Over 80 Aer Lingus cabin crew jobs in Shannon at risk

Mike Dwane

Reporter:

Mike Dwane

Aer Lingus: over 80 cabin crew jobs are at risk in Shannon dispute
A ROW between Aer Lingus and IMPACT over the numbers needed to crew transatlantic services has escalated to the point where almost 90 jobs are at risk as the company contemplates closing its cabin crew base in Shannon.

A ROW between Aer Lingus and IMPACT over the numbers needed to crew transatlantic services has escalated to the point where almost 90 jobs are at risk as the company contemplates closing its cabin crew base in Shannon.

The airline earlier this year announced that it was extending flights from Shannon to Boston and New York to year-round but this would require smaller aircraft. A deal to wet lease Boeing 757s was reached with Dublin-based firm ACL. While this firm was to provide the pilots, Aer Lingus would use cabin crew based at Shannon and had hired an extra 30 trainees.

But a dispute between IMPACT and the airline over staffing levels needed to crew the 757s has seen the training programme stopped and the airline issuing a note to staff that it now considers the cabin crew base at Shannon “unviable” and that all the jobs on the transatlantic services could be outsourced.

Aer Lingus had sought to crew the flights with four people whereas the union said industry best practice was for a minimum of five staff on long haul flights.

While the services themselves are unaffected, 87 cabin crew in Shannon are now at risk of redundancy.

Aer Lingus said it had been left with no option after being informed by IMPACT that it would not agree to crew the 757s due to start operating out of Shannon in January.

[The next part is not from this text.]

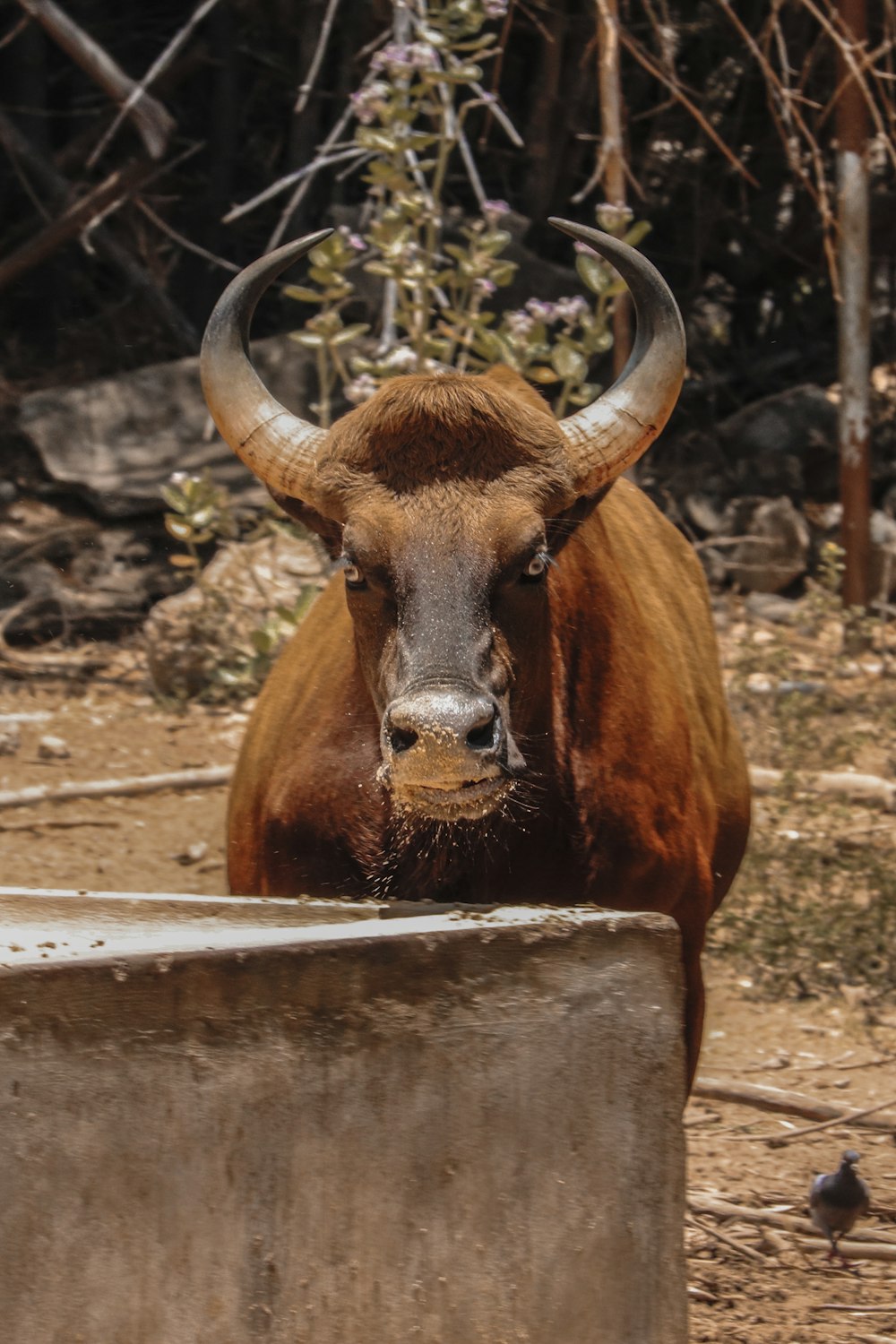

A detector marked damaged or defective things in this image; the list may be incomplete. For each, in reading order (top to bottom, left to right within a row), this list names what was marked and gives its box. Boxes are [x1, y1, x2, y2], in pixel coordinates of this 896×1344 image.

rusty metal pole [595, 0, 631, 376]
rusty metal pole [835, 0, 871, 606]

“We were obliged to instruct ACL that they should start recruiting to crew the aircraft. As a direct result, Aer Lingus, rather than growing its cabin crew employee numbers, will now have a surplus of cabin crew. We have therefore had to notify a group of 30 recently hired cabin crew trainees that their training has been cancelled with immediate effect, as the roles for which they were training will no longer exist in Aer Lingus. We deeply regret having to take this action. It was our express desire that the aircraft would be crewed by our excellent Shannon-based crew and we are extremely disappointed that this will now not be the case,” a company spokesman said.

But IMPACT’s Michael Landers rejected the company’s claims that the union was being inflexible on crewing the aircraft.

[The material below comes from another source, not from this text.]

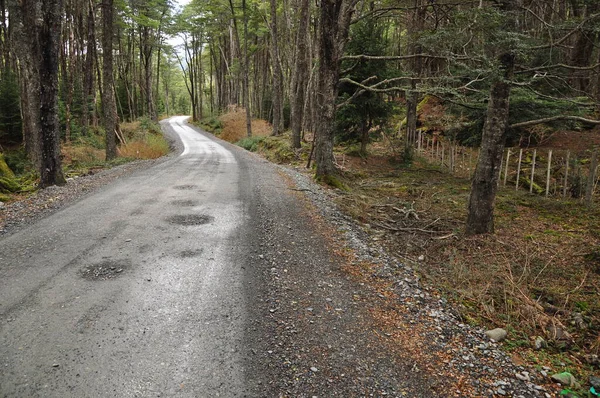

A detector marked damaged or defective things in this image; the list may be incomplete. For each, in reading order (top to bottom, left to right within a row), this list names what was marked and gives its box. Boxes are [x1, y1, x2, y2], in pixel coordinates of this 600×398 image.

pothole [81, 258, 130, 280]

“We have made consistent efforts to have discussions with the company on the appropriate crew levels for this new service. Management has attempted to bully its own staff into submission with an ultimatum, and then slammed the door on discussions when it announced it would outsource crew,” Mr Landers said.

He added the company had “shown a willingness to play with peoples livelihoods to make a point, as it cast out a group of 30 cabin crew trainees two weeks ago to pave the way for its outsourcing plan. This action was, again, unnecessary in addition to being unfair”.

“Now, the deputy chief executive has turned up at Shannon to crush the livelihoods of loyal staff for whom Shannon is both a workplace and a part of the world they call home.”

A ballot for industrial action - not only on outsourcing in Shannon but on rostering and what IMPACT said were breaches of existing agreements - was due to close this Wednesday.

Fianna Fail transport spokesman and TD for Clare Timmy Dooley has urged both sides to return to the negotiating table to save the jobs in Shannon.